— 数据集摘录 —

=-=-=

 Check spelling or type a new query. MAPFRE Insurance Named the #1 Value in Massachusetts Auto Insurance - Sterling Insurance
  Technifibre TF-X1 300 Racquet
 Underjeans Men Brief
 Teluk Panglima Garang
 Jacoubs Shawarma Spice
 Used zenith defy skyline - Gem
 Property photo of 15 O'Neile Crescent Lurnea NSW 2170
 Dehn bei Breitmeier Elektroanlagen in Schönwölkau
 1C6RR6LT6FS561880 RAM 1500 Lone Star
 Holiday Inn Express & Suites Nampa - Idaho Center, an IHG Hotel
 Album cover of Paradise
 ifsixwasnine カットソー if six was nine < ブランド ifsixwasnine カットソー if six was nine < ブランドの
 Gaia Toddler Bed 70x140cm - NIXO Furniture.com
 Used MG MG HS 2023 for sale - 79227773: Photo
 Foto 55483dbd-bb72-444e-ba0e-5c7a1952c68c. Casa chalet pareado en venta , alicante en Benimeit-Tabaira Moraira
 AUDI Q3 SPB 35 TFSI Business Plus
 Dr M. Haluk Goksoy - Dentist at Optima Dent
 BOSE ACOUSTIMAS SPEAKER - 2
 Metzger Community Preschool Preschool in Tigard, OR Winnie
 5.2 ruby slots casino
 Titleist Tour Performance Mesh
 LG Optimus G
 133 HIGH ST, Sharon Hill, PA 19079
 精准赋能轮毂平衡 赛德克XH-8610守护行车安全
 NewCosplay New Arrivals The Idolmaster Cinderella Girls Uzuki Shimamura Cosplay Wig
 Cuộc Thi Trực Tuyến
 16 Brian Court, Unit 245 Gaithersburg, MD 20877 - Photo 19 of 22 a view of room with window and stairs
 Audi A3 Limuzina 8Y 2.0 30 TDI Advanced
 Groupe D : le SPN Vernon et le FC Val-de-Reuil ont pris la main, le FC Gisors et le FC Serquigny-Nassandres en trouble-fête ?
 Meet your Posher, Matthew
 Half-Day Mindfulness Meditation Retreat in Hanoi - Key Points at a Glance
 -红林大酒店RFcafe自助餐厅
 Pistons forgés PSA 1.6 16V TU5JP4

=-=-=

— 练习目的 —
把上面的所有条目逐字誊写一遍，顺序和写法都不要改动。

— 书面解答 —
 Check spelling or type a new query. MAPFRE Insurance Named the #1 Value in Massachusetts Auto Insurance - Sterling Insurance
  Technifibre TF-X1 300 Racquet
 Underjeans Men Brief
 Teluk Panglima Garang
 Jacoubs Shawarma Spice
 Used zenith defy skyline - Gem
 Property photo of 15 O'Neile Crescent Lurnea NSW 2170
 Dehn bei Breitmeier Elektroanlagen in Schönwölkau
 1C6RR6LT6FS561880 RAM 1500 Lone Star
 Holiday Inn Express & Suites Nampa - Idaho Center, an IHG Hotel
 Album cover of Paradise
 ifsixwasnine カットソー if six was nine < ブランド ifsixwasnine カットソー if six was nine < ブランドの
 Gaia Toddler Bed 70x140cm - NIXO Furniture.com
 Used MG MG HS 2023 for sale - 79227773: Photo
 Foto 55483dbd-bb72-444e-ba0e-5c7a1952c68c. Casa chalet pareado en venta , alicante en Benimeit-Tabaira Moraira
 AUDI Q3 SPB 35 TFSI Business Plus
 Dr M. Haluk Goksoy - Dentist at Optima Dent
 BOSE ACOUSTIMAS SPEAKER - 2
 Metzger Community Preschool Preschool in Tigard, OR Winnie
 5.2 ruby slots casino
 Titleist Tour Performance Mesh
 LG Optimus G
 133 HIGH ST, Sharon Hill, PA 19079
 精准赋能轮毂平衡 赛德克XH-8610守护行车安全
 NewCosplay New Arrivals The Idolmaster Cinderella Girls Uzuki Shimamura Cosplay Wig
 Cuộc Thi Trực Tuyến
 16 Brian Court, Unit 245 Gaithersburg, MD 20877 - Photo 19 of 22 a view of room with window and stairs
 Audi A3 Limuzina 8Y 2.0 30 TDI Advanced
 Groupe D : le SPN Vernon et le FC Val-de-Reuil ont pris la main, le FC Gisors et le FC Serquigny-Nassandres en trouble-fête ?
 Meet your Posher, Matthew
 Half-Day Mindfulness Meditation Retreat in Hanoi - Key Points at a Glance
 -红林大酒店RFcafe自助餐厅
 Pistons forgés PSA 1.6 16V TU5JP4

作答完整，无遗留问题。